- _REQUEST_: Update the listing below by changing every "tree line" to "row of trees" and leaving everything else untouched. Omit the pictures from your answer.

[Rows from a spatial reasoning dataset]
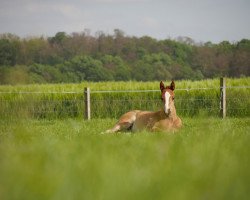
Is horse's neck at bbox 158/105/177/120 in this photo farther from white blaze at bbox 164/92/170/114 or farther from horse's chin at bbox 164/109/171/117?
white blaze at bbox 164/92/170/114

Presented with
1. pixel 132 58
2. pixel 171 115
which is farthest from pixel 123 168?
pixel 132 58

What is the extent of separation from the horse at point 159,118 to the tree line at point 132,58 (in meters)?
40.5

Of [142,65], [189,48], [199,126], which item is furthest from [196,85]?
[189,48]

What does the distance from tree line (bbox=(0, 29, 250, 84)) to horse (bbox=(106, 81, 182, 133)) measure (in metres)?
40.5

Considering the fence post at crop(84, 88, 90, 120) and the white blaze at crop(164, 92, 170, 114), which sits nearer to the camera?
the white blaze at crop(164, 92, 170, 114)

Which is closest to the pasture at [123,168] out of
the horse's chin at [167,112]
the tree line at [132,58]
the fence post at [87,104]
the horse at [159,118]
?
the horse at [159,118]

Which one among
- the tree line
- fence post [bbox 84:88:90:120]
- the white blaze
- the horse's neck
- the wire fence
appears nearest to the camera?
the white blaze

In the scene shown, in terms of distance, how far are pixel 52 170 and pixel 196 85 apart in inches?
840

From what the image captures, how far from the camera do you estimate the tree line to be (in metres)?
59.3

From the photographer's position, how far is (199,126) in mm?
1757

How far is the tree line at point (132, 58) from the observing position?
59334 mm

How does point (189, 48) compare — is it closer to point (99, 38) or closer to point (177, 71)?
point (177, 71)

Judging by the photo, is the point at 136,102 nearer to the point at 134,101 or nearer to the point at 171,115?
the point at 134,101

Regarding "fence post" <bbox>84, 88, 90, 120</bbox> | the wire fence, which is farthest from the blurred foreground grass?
the wire fence
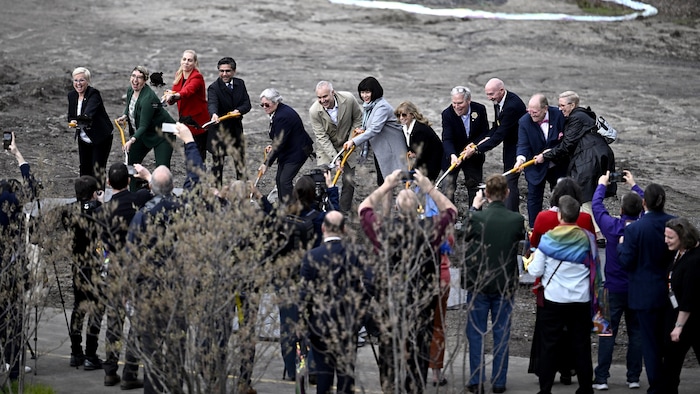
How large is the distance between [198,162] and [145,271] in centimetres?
156

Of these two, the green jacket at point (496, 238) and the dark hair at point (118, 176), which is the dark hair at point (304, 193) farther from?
the dark hair at point (118, 176)

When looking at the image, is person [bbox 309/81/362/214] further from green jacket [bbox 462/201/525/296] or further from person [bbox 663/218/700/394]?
person [bbox 663/218/700/394]

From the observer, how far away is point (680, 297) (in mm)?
8453

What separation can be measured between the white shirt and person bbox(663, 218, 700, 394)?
66 centimetres

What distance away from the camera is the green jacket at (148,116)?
44.0 ft

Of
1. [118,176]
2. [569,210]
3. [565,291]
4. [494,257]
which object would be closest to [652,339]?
[565,291]

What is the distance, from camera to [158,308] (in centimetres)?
764

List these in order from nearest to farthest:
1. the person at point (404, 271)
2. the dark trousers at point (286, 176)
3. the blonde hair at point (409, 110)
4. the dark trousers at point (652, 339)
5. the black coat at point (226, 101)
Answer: the person at point (404, 271), the dark trousers at point (652, 339), the blonde hair at point (409, 110), the dark trousers at point (286, 176), the black coat at point (226, 101)

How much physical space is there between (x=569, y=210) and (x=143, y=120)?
254 inches

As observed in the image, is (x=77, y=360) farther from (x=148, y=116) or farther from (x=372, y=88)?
(x=372, y=88)

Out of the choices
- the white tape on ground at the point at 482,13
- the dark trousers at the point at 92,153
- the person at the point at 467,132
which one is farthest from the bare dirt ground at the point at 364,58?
the person at the point at 467,132

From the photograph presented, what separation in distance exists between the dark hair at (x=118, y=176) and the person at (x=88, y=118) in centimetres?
461

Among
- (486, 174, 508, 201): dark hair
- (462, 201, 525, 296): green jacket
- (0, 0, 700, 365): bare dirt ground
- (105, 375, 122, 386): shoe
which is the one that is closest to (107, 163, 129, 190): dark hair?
(105, 375, 122, 386): shoe

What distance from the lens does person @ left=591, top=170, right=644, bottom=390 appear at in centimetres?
909
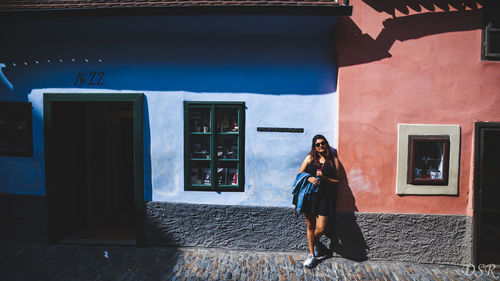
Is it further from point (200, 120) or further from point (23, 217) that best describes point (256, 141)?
point (23, 217)

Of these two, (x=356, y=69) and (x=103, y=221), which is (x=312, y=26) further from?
(x=103, y=221)

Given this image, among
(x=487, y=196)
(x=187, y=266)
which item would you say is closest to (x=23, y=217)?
(x=187, y=266)

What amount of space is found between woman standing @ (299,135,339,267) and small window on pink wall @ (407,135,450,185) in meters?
1.21

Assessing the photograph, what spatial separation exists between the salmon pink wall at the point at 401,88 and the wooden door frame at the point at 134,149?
346cm

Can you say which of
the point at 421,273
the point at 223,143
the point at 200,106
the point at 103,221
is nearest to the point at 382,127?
the point at 421,273

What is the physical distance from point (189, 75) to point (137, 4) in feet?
4.36

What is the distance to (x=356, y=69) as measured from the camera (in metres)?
4.58

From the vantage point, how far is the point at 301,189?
14.6 ft

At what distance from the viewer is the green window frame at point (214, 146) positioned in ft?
15.9

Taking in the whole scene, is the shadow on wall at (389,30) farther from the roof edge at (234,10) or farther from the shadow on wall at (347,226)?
the shadow on wall at (347,226)

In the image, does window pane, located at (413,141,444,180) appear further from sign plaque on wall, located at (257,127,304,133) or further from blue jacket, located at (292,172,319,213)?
sign plaque on wall, located at (257,127,304,133)

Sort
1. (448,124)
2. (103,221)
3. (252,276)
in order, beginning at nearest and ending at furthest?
(252,276) → (448,124) → (103,221)

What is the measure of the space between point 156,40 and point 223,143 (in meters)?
2.16

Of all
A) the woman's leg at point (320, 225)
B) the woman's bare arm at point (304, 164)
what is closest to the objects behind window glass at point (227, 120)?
the woman's bare arm at point (304, 164)
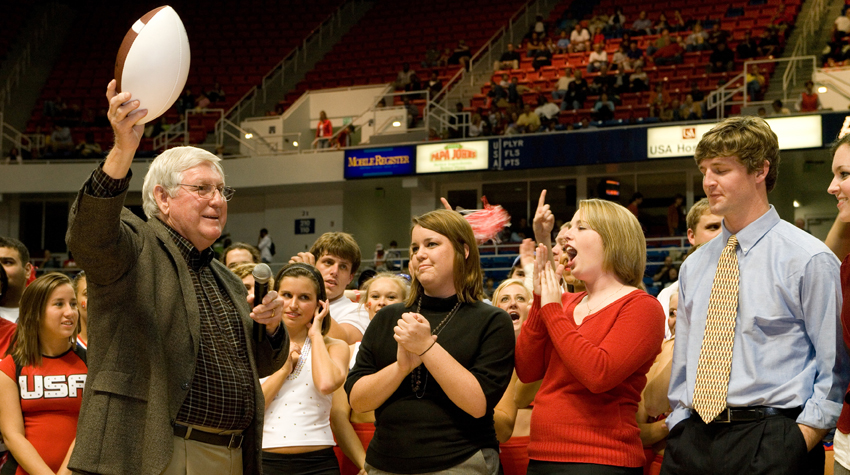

- _RESULT FOR THIS TASK_:
Is horse's neck at bbox 158/105/177/120 in this photo farther from white blaze at bbox 164/92/170/114 or farther from horse's chin at bbox 164/109/171/117?
white blaze at bbox 164/92/170/114

Presented with
1. pixel 132 58
2. pixel 171 115
which is farthest from pixel 123 168?
pixel 132 58

What is the extent of separation from the horse at point 159,118 to the row of trees at point 132,58 (in meters)?
40.5

Of [142,65], [189,48], [199,126], which item is furthest from [196,85]?
[189,48]

What does the distance from row of trees (bbox=(0, 29, 250, 84)) to horse (bbox=(106, 81, 182, 133)) measure (in metres)?
40.5

Considering the fence post at crop(84, 88, 90, 120) and the white blaze at crop(164, 92, 170, 114), which sits nearer to the camera?
the white blaze at crop(164, 92, 170, 114)

Which is closest to the pasture at [123,168] out of
the horse's chin at [167,112]
the row of trees at [132,58]
the fence post at [87,104]
the horse at [159,118]
?
the horse at [159,118]

Which one among
- the row of trees
- fence post [bbox 84:88:90:120]
- the white blaze
- the horse's neck
- the wire fence
appears nearest to the camera?
the white blaze

In the scene shown, in terms of distance, how far are pixel 52 170 and pixel 196 85 apart in inches?
840

From what the image captures, how far from the camera do you estimate the row of trees to be (in metres)?
59.3

From the photographer's position, how far is (199,126) in mm?
1757

How far is the row of trees at point (132, 58) from the observing position?
59334 mm

How does point (189, 48) compare — is it closer to point (99, 38) or closer to point (177, 71)?
point (177, 71)

Judging by the photo, is the point at 136,102 nearer to the point at 134,101 or nearer to the point at 171,115?
the point at 134,101

Regarding "fence post" <bbox>84, 88, 90, 120</bbox> | the wire fence, which is farthest from the blurred foreground grass?
the wire fence
How large is the distance between [198,162] and [145,271] in centimetres?
156

Of these two, the green jacket at point (496, 238) and the dark hair at point (118, 176), which is the dark hair at point (304, 193) farther from?
the dark hair at point (118, 176)

When looking at the image, is person [bbox 309/81/362/214] further from green jacket [bbox 462/201/525/296] or further from person [bbox 663/218/700/394]?
person [bbox 663/218/700/394]

From the observer, how far away is point (680, 297) (in mm)?
8453

What separation can be measured between the white shirt and person bbox(663, 218, 700, 394)?
66 centimetres

What distance away from the camera is the green jacket at (148,116)?
44.0 ft

Of
1. [118,176]
2. [569,210]
3. [565,291]
4. [494,257]
which object would be closest to [652,339]?
[565,291]

What is the distance, from camera to [158,308] (in centimetres)?
764

List these in order from nearest to farthest:
1. the person at point (404, 271)
2. the dark trousers at point (286, 176)
3. the blonde hair at point (409, 110)
4. the dark trousers at point (652, 339)
5. the black coat at point (226, 101)
Answer: the person at point (404, 271), the dark trousers at point (652, 339), the blonde hair at point (409, 110), the dark trousers at point (286, 176), the black coat at point (226, 101)

How much physical space is there between (x=569, y=210) and (x=143, y=120)?
254 inches

As observed in the image, is (x=77, y=360) farther from (x=148, y=116) or farther from (x=372, y=88)?
(x=372, y=88)

Out of the choices
- the white tape on ground at the point at 482,13
- the dark trousers at the point at 92,153
- the person at the point at 467,132
which one is farthest from the bare dirt ground at the point at 364,58?
the person at the point at 467,132

From the photograph presented, what separation in distance exists between the dark hair at (x=118, y=176) and the person at (x=88, y=118) in centimetres?
461

Among
- (486, 174, 508, 201): dark hair
- (462, 201, 525, 296): green jacket
- (0, 0, 700, 365): bare dirt ground
- (105, 375, 122, 386): shoe
which is the one that is closest to (107, 163, 129, 190): dark hair?
(105, 375, 122, 386): shoe

What distance from the lens does person @ left=591, top=170, right=644, bottom=390 appear at in centimetres?
909
Is it further from point (200, 120) or further from point (23, 217) that best describes point (256, 141)?
point (23, 217)

Of these two, (x=356, y=69) and (x=103, y=221), which is (x=312, y=26) further from?
(x=103, y=221)

Given this image, among
(x=487, y=196)
(x=187, y=266)
which item would you say is closest to (x=23, y=217)?
(x=187, y=266)

What amount of space is found between woman standing @ (299,135,339,267) and small window on pink wall @ (407,135,450,185) in meters?
1.21

Assessing the photograph, what spatial separation exists between the salmon pink wall at the point at 401,88 and the wooden door frame at the point at 134,149?
346cm

Can you say which of
the point at 421,273
the point at 223,143
the point at 200,106
the point at 103,221
is nearest to the point at 382,127?
the point at 421,273

What is the physical distance from point (189, 75) to point (137, 4) in feet?
4.36

What is the distance to (x=356, y=69) as measured from the camera (in metres)?
4.58

From the vantage point, how far is the point at 301,189?
14.6 ft

At what distance from the viewer is the green window frame at point (214, 146) positioned in ft?
15.9

Taking in the whole scene, is the shadow on wall at (389,30) farther from the roof edge at (234,10) or farther from the shadow on wall at (347,226)?
the shadow on wall at (347,226)

In the image, does window pane, located at (413,141,444,180) appear further from sign plaque on wall, located at (257,127,304,133) or further from blue jacket, located at (292,172,319,213)?
sign plaque on wall, located at (257,127,304,133)

Sort
1. (448,124)
2. (103,221)
3. (252,276)
in order, beginning at nearest and ending at furthest?
(252,276) → (448,124) → (103,221)

What is the measure of the space between point 156,40 and point 223,143 (in meters)?
2.16

Of all
A) the woman's leg at point (320, 225)
B) the woman's bare arm at point (304, 164)
what is closest to the objects behind window glass at point (227, 120)?
the woman's bare arm at point (304, 164)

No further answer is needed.